In webpack.config.js module.exports = (env, options) => { const devMode = options.mode !== ‘production’; return { entry: … output: … module: { … { test: /.(sa|sc|c)ss$/, use: [ devMode ? “style-loader” : MiniCssExtractPlugin.loader, “css-loader”, “sass-loader” ] }, … } … } }

Honestly, thanks a million @mindplay-dk, this was driving me nuts… I never realised there was an argv being passed in. Just to have it here:

module.exports = (env, argv) => {
     let production = argv.mode === 'production'

     ...
     return correctConfig
}

Thanks,it works

I haven’t seen anyone suggesting setting the variable for the script execution on the command line just like this:

NODE_ENV=production webpack --mode=production

Am I missing a reason this isn’t a good solution?

first try

new webpack.DefinePlugin({
  "process.env.env": JSON.stringify("development"),
})

console.log("process.env", JSON.stringify(process.env, null, 2))
console.log("process.env.NODE_ENV", process.env.NODE_ENV)

// logs

process.env {}
process.env.NODE_ENV development

second try

new webpack.DefinePlugin({
  "process.env": JSON.stringify({ NODE_ENV: 'development' }),
})

console.log("process.env", JSON.stringify(process.env, null, 2))
console.log("process.env.NODE_ENV", process.env.NODE_ENV)

// logs

process.env { NODE_ENV: "development" }
process.env.NODE_ENV development

  1. package.json replace ./conf/webpack.config.js with your webpack config file path.
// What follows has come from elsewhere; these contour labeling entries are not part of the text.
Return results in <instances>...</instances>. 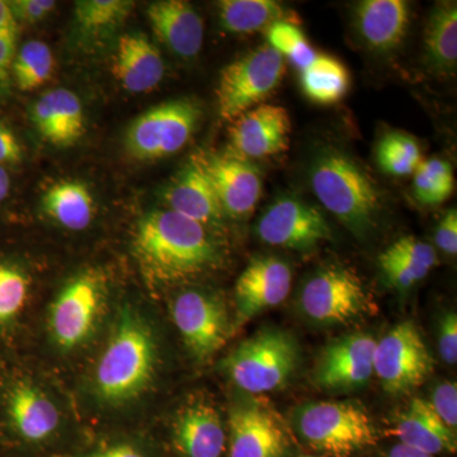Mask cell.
<instances>
[{
    "mask_svg": "<svg viewBox=\"0 0 457 457\" xmlns=\"http://www.w3.org/2000/svg\"><path fill=\"white\" fill-rule=\"evenodd\" d=\"M300 457H323V456H300Z\"/></svg>",
    "mask_w": 457,
    "mask_h": 457,
    "instance_id": "obj_44",
    "label": "cell"
},
{
    "mask_svg": "<svg viewBox=\"0 0 457 457\" xmlns=\"http://www.w3.org/2000/svg\"><path fill=\"white\" fill-rule=\"evenodd\" d=\"M218 16L225 31L237 35L266 31L273 23L296 20L293 12L275 0H221Z\"/></svg>",
    "mask_w": 457,
    "mask_h": 457,
    "instance_id": "obj_28",
    "label": "cell"
},
{
    "mask_svg": "<svg viewBox=\"0 0 457 457\" xmlns=\"http://www.w3.org/2000/svg\"><path fill=\"white\" fill-rule=\"evenodd\" d=\"M156 354L145 321L137 312L123 311L96 370L99 396L111 404L137 398L154 378Z\"/></svg>",
    "mask_w": 457,
    "mask_h": 457,
    "instance_id": "obj_3",
    "label": "cell"
},
{
    "mask_svg": "<svg viewBox=\"0 0 457 457\" xmlns=\"http://www.w3.org/2000/svg\"><path fill=\"white\" fill-rule=\"evenodd\" d=\"M264 32L269 42L267 45L288 59L300 71L308 68L318 55L296 23L281 21L273 23Z\"/></svg>",
    "mask_w": 457,
    "mask_h": 457,
    "instance_id": "obj_35",
    "label": "cell"
},
{
    "mask_svg": "<svg viewBox=\"0 0 457 457\" xmlns=\"http://www.w3.org/2000/svg\"><path fill=\"white\" fill-rule=\"evenodd\" d=\"M132 249L144 278L154 286L187 281L220 261V249L209 228L170 209L141 219Z\"/></svg>",
    "mask_w": 457,
    "mask_h": 457,
    "instance_id": "obj_1",
    "label": "cell"
},
{
    "mask_svg": "<svg viewBox=\"0 0 457 457\" xmlns=\"http://www.w3.org/2000/svg\"><path fill=\"white\" fill-rule=\"evenodd\" d=\"M435 242L444 253H457V212L449 210L436 228Z\"/></svg>",
    "mask_w": 457,
    "mask_h": 457,
    "instance_id": "obj_40",
    "label": "cell"
},
{
    "mask_svg": "<svg viewBox=\"0 0 457 457\" xmlns=\"http://www.w3.org/2000/svg\"><path fill=\"white\" fill-rule=\"evenodd\" d=\"M399 444L428 455L455 453L456 432L442 422L428 400L414 398L402 416L394 423L392 431Z\"/></svg>",
    "mask_w": 457,
    "mask_h": 457,
    "instance_id": "obj_24",
    "label": "cell"
},
{
    "mask_svg": "<svg viewBox=\"0 0 457 457\" xmlns=\"http://www.w3.org/2000/svg\"><path fill=\"white\" fill-rule=\"evenodd\" d=\"M303 441L330 457H350L374 446L378 431L368 411L352 402H317L296 414Z\"/></svg>",
    "mask_w": 457,
    "mask_h": 457,
    "instance_id": "obj_5",
    "label": "cell"
},
{
    "mask_svg": "<svg viewBox=\"0 0 457 457\" xmlns=\"http://www.w3.org/2000/svg\"><path fill=\"white\" fill-rule=\"evenodd\" d=\"M31 120L42 139L53 145H74L86 131V114L79 97L71 90H49L35 102Z\"/></svg>",
    "mask_w": 457,
    "mask_h": 457,
    "instance_id": "obj_22",
    "label": "cell"
},
{
    "mask_svg": "<svg viewBox=\"0 0 457 457\" xmlns=\"http://www.w3.org/2000/svg\"><path fill=\"white\" fill-rule=\"evenodd\" d=\"M433 371V359L416 324L402 321L376 342L374 375L385 392L402 395L425 384Z\"/></svg>",
    "mask_w": 457,
    "mask_h": 457,
    "instance_id": "obj_8",
    "label": "cell"
},
{
    "mask_svg": "<svg viewBox=\"0 0 457 457\" xmlns=\"http://www.w3.org/2000/svg\"><path fill=\"white\" fill-rule=\"evenodd\" d=\"M303 95L318 104H335L345 97L351 86L347 66L336 57L318 54L308 68L300 71Z\"/></svg>",
    "mask_w": 457,
    "mask_h": 457,
    "instance_id": "obj_30",
    "label": "cell"
},
{
    "mask_svg": "<svg viewBox=\"0 0 457 457\" xmlns=\"http://www.w3.org/2000/svg\"><path fill=\"white\" fill-rule=\"evenodd\" d=\"M7 3L18 26L21 23L35 25L41 22L56 7V3L53 0H11Z\"/></svg>",
    "mask_w": 457,
    "mask_h": 457,
    "instance_id": "obj_37",
    "label": "cell"
},
{
    "mask_svg": "<svg viewBox=\"0 0 457 457\" xmlns=\"http://www.w3.org/2000/svg\"><path fill=\"white\" fill-rule=\"evenodd\" d=\"M378 167L390 176H413L423 156L420 144L411 135L392 131L384 135L376 146Z\"/></svg>",
    "mask_w": 457,
    "mask_h": 457,
    "instance_id": "obj_33",
    "label": "cell"
},
{
    "mask_svg": "<svg viewBox=\"0 0 457 457\" xmlns=\"http://www.w3.org/2000/svg\"><path fill=\"white\" fill-rule=\"evenodd\" d=\"M45 213L69 230L89 227L95 213L92 194L83 183L62 180L51 186L42 196Z\"/></svg>",
    "mask_w": 457,
    "mask_h": 457,
    "instance_id": "obj_29",
    "label": "cell"
},
{
    "mask_svg": "<svg viewBox=\"0 0 457 457\" xmlns=\"http://www.w3.org/2000/svg\"><path fill=\"white\" fill-rule=\"evenodd\" d=\"M228 431V457H285L290 449L284 422L264 405L234 409Z\"/></svg>",
    "mask_w": 457,
    "mask_h": 457,
    "instance_id": "obj_17",
    "label": "cell"
},
{
    "mask_svg": "<svg viewBox=\"0 0 457 457\" xmlns=\"http://www.w3.org/2000/svg\"><path fill=\"white\" fill-rule=\"evenodd\" d=\"M0 418L9 435L29 444L49 438L59 427V411L29 378L11 376L0 384Z\"/></svg>",
    "mask_w": 457,
    "mask_h": 457,
    "instance_id": "obj_12",
    "label": "cell"
},
{
    "mask_svg": "<svg viewBox=\"0 0 457 457\" xmlns=\"http://www.w3.org/2000/svg\"><path fill=\"white\" fill-rule=\"evenodd\" d=\"M438 352L447 365H455L457 361V315L447 312L441 319L438 328Z\"/></svg>",
    "mask_w": 457,
    "mask_h": 457,
    "instance_id": "obj_38",
    "label": "cell"
},
{
    "mask_svg": "<svg viewBox=\"0 0 457 457\" xmlns=\"http://www.w3.org/2000/svg\"><path fill=\"white\" fill-rule=\"evenodd\" d=\"M291 285L293 270L281 258L258 255L251 260L237 279L233 329H239L261 312L284 303Z\"/></svg>",
    "mask_w": 457,
    "mask_h": 457,
    "instance_id": "obj_16",
    "label": "cell"
},
{
    "mask_svg": "<svg viewBox=\"0 0 457 457\" xmlns=\"http://www.w3.org/2000/svg\"><path fill=\"white\" fill-rule=\"evenodd\" d=\"M286 73V60L263 45L225 66L219 78L216 98L222 119L233 121L278 88Z\"/></svg>",
    "mask_w": 457,
    "mask_h": 457,
    "instance_id": "obj_7",
    "label": "cell"
},
{
    "mask_svg": "<svg viewBox=\"0 0 457 457\" xmlns=\"http://www.w3.org/2000/svg\"><path fill=\"white\" fill-rule=\"evenodd\" d=\"M376 339L357 333L328 345L315 369V381L332 390L362 386L374 375Z\"/></svg>",
    "mask_w": 457,
    "mask_h": 457,
    "instance_id": "obj_18",
    "label": "cell"
},
{
    "mask_svg": "<svg viewBox=\"0 0 457 457\" xmlns=\"http://www.w3.org/2000/svg\"><path fill=\"white\" fill-rule=\"evenodd\" d=\"M231 122L228 154L252 162L282 154L290 147L293 123L282 106L261 104Z\"/></svg>",
    "mask_w": 457,
    "mask_h": 457,
    "instance_id": "obj_13",
    "label": "cell"
},
{
    "mask_svg": "<svg viewBox=\"0 0 457 457\" xmlns=\"http://www.w3.org/2000/svg\"><path fill=\"white\" fill-rule=\"evenodd\" d=\"M194 158L212 180L225 216L242 220L253 213L263 191V177L253 162L228 153Z\"/></svg>",
    "mask_w": 457,
    "mask_h": 457,
    "instance_id": "obj_15",
    "label": "cell"
},
{
    "mask_svg": "<svg viewBox=\"0 0 457 457\" xmlns=\"http://www.w3.org/2000/svg\"><path fill=\"white\" fill-rule=\"evenodd\" d=\"M161 51L143 33H125L117 42L113 74L123 89L146 93L155 89L164 78Z\"/></svg>",
    "mask_w": 457,
    "mask_h": 457,
    "instance_id": "obj_23",
    "label": "cell"
},
{
    "mask_svg": "<svg viewBox=\"0 0 457 457\" xmlns=\"http://www.w3.org/2000/svg\"><path fill=\"white\" fill-rule=\"evenodd\" d=\"M102 305V286L95 275L74 278L57 295L51 306L49 326L56 345L73 350L95 328Z\"/></svg>",
    "mask_w": 457,
    "mask_h": 457,
    "instance_id": "obj_14",
    "label": "cell"
},
{
    "mask_svg": "<svg viewBox=\"0 0 457 457\" xmlns=\"http://www.w3.org/2000/svg\"><path fill=\"white\" fill-rule=\"evenodd\" d=\"M174 444L186 457H222L225 429L218 411L206 403L183 409L174 425Z\"/></svg>",
    "mask_w": 457,
    "mask_h": 457,
    "instance_id": "obj_25",
    "label": "cell"
},
{
    "mask_svg": "<svg viewBox=\"0 0 457 457\" xmlns=\"http://www.w3.org/2000/svg\"><path fill=\"white\" fill-rule=\"evenodd\" d=\"M171 317L185 345L198 360L220 351L234 332L221 300L201 291L180 294L171 306Z\"/></svg>",
    "mask_w": 457,
    "mask_h": 457,
    "instance_id": "obj_11",
    "label": "cell"
},
{
    "mask_svg": "<svg viewBox=\"0 0 457 457\" xmlns=\"http://www.w3.org/2000/svg\"><path fill=\"white\" fill-rule=\"evenodd\" d=\"M303 314L319 324H345L370 309V296L362 279L343 266L318 270L303 285L300 295Z\"/></svg>",
    "mask_w": 457,
    "mask_h": 457,
    "instance_id": "obj_9",
    "label": "cell"
},
{
    "mask_svg": "<svg viewBox=\"0 0 457 457\" xmlns=\"http://www.w3.org/2000/svg\"><path fill=\"white\" fill-rule=\"evenodd\" d=\"M299 345L291 333L267 327L231 352L225 368L240 389L251 394L275 392L296 371Z\"/></svg>",
    "mask_w": 457,
    "mask_h": 457,
    "instance_id": "obj_4",
    "label": "cell"
},
{
    "mask_svg": "<svg viewBox=\"0 0 457 457\" xmlns=\"http://www.w3.org/2000/svg\"><path fill=\"white\" fill-rule=\"evenodd\" d=\"M90 457H145L139 450L132 447L131 445H114L93 453Z\"/></svg>",
    "mask_w": 457,
    "mask_h": 457,
    "instance_id": "obj_41",
    "label": "cell"
},
{
    "mask_svg": "<svg viewBox=\"0 0 457 457\" xmlns=\"http://www.w3.org/2000/svg\"><path fill=\"white\" fill-rule=\"evenodd\" d=\"M262 242L297 252L312 251L332 239V228L317 207L296 197H279L257 222Z\"/></svg>",
    "mask_w": 457,
    "mask_h": 457,
    "instance_id": "obj_10",
    "label": "cell"
},
{
    "mask_svg": "<svg viewBox=\"0 0 457 457\" xmlns=\"http://www.w3.org/2000/svg\"><path fill=\"white\" fill-rule=\"evenodd\" d=\"M423 55L428 71L440 77H453L457 68L456 2H438L427 18Z\"/></svg>",
    "mask_w": 457,
    "mask_h": 457,
    "instance_id": "obj_26",
    "label": "cell"
},
{
    "mask_svg": "<svg viewBox=\"0 0 457 457\" xmlns=\"http://www.w3.org/2000/svg\"><path fill=\"white\" fill-rule=\"evenodd\" d=\"M353 25L371 53L392 54L407 37L411 4L405 0H363L354 7Z\"/></svg>",
    "mask_w": 457,
    "mask_h": 457,
    "instance_id": "obj_19",
    "label": "cell"
},
{
    "mask_svg": "<svg viewBox=\"0 0 457 457\" xmlns=\"http://www.w3.org/2000/svg\"><path fill=\"white\" fill-rule=\"evenodd\" d=\"M437 264L435 249L414 237H403L378 257V266L389 284L398 290H408Z\"/></svg>",
    "mask_w": 457,
    "mask_h": 457,
    "instance_id": "obj_27",
    "label": "cell"
},
{
    "mask_svg": "<svg viewBox=\"0 0 457 457\" xmlns=\"http://www.w3.org/2000/svg\"><path fill=\"white\" fill-rule=\"evenodd\" d=\"M147 20L168 50L180 59L196 57L203 49L204 26L203 17L191 3L185 0H161L150 3Z\"/></svg>",
    "mask_w": 457,
    "mask_h": 457,
    "instance_id": "obj_21",
    "label": "cell"
},
{
    "mask_svg": "<svg viewBox=\"0 0 457 457\" xmlns=\"http://www.w3.org/2000/svg\"><path fill=\"white\" fill-rule=\"evenodd\" d=\"M12 191V179L7 168L0 167V207L8 200Z\"/></svg>",
    "mask_w": 457,
    "mask_h": 457,
    "instance_id": "obj_43",
    "label": "cell"
},
{
    "mask_svg": "<svg viewBox=\"0 0 457 457\" xmlns=\"http://www.w3.org/2000/svg\"><path fill=\"white\" fill-rule=\"evenodd\" d=\"M385 457H435L432 455H428V453H422V451H418L414 449H411V447L405 446V445L398 444L395 446L392 447L389 450V453H386Z\"/></svg>",
    "mask_w": 457,
    "mask_h": 457,
    "instance_id": "obj_42",
    "label": "cell"
},
{
    "mask_svg": "<svg viewBox=\"0 0 457 457\" xmlns=\"http://www.w3.org/2000/svg\"><path fill=\"white\" fill-rule=\"evenodd\" d=\"M309 179L320 204L354 236L366 237L378 227L383 194L369 171L350 154L332 146L319 150Z\"/></svg>",
    "mask_w": 457,
    "mask_h": 457,
    "instance_id": "obj_2",
    "label": "cell"
},
{
    "mask_svg": "<svg viewBox=\"0 0 457 457\" xmlns=\"http://www.w3.org/2000/svg\"><path fill=\"white\" fill-rule=\"evenodd\" d=\"M132 8L129 0H80L75 3V23L82 35L102 37L116 31Z\"/></svg>",
    "mask_w": 457,
    "mask_h": 457,
    "instance_id": "obj_31",
    "label": "cell"
},
{
    "mask_svg": "<svg viewBox=\"0 0 457 457\" xmlns=\"http://www.w3.org/2000/svg\"><path fill=\"white\" fill-rule=\"evenodd\" d=\"M436 414L441 418L450 429L456 432L457 427V385L456 383H442L433 392L431 402Z\"/></svg>",
    "mask_w": 457,
    "mask_h": 457,
    "instance_id": "obj_36",
    "label": "cell"
},
{
    "mask_svg": "<svg viewBox=\"0 0 457 457\" xmlns=\"http://www.w3.org/2000/svg\"><path fill=\"white\" fill-rule=\"evenodd\" d=\"M203 119L194 98H179L149 108L129 126L125 146L137 161H158L179 153Z\"/></svg>",
    "mask_w": 457,
    "mask_h": 457,
    "instance_id": "obj_6",
    "label": "cell"
},
{
    "mask_svg": "<svg viewBox=\"0 0 457 457\" xmlns=\"http://www.w3.org/2000/svg\"><path fill=\"white\" fill-rule=\"evenodd\" d=\"M413 177L414 197L425 206L446 203L455 189L453 167L444 159H423Z\"/></svg>",
    "mask_w": 457,
    "mask_h": 457,
    "instance_id": "obj_34",
    "label": "cell"
},
{
    "mask_svg": "<svg viewBox=\"0 0 457 457\" xmlns=\"http://www.w3.org/2000/svg\"><path fill=\"white\" fill-rule=\"evenodd\" d=\"M54 71V55L49 45L31 40L17 49L12 64L11 80L21 92H32L49 82Z\"/></svg>",
    "mask_w": 457,
    "mask_h": 457,
    "instance_id": "obj_32",
    "label": "cell"
},
{
    "mask_svg": "<svg viewBox=\"0 0 457 457\" xmlns=\"http://www.w3.org/2000/svg\"><path fill=\"white\" fill-rule=\"evenodd\" d=\"M164 201L171 212L206 228L220 227L224 221L225 213L212 180L195 158L171 180Z\"/></svg>",
    "mask_w": 457,
    "mask_h": 457,
    "instance_id": "obj_20",
    "label": "cell"
},
{
    "mask_svg": "<svg viewBox=\"0 0 457 457\" xmlns=\"http://www.w3.org/2000/svg\"><path fill=\"white\" fill-rule=\"evenodd\" d=\"M23 161V146L11 126L0 120V167H12Z\"/></svg>",
    "mask_w": 457,
    "mask_h": 457,
    "instance_id": "obj_39",
    "label": "cell"
}]
</instances>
“scripts”: { “test”: “echo "Error: no test specified" && exit 1”, “dev”: “webpack --config ./conf/webpack.config.js --mode development”, “build”: "webpack --config ./conf/webpack.config.js --mode production " },

2 . webpack.config.js

add plugin parameter value into webpack config. module.exports = { entry: …, plugins: [ new webpack.DefinePlugin({ ‘process.env’: { ‘NODE_ENV’: ‘"’ + process.env.NODE_ENV + ‘"’ } }), ], output: {…} }

  1. command to generate build

NODE_ENV=dev npm run dev or NODE_ENV=prod npm run build

It will set the environment as you pass on command line.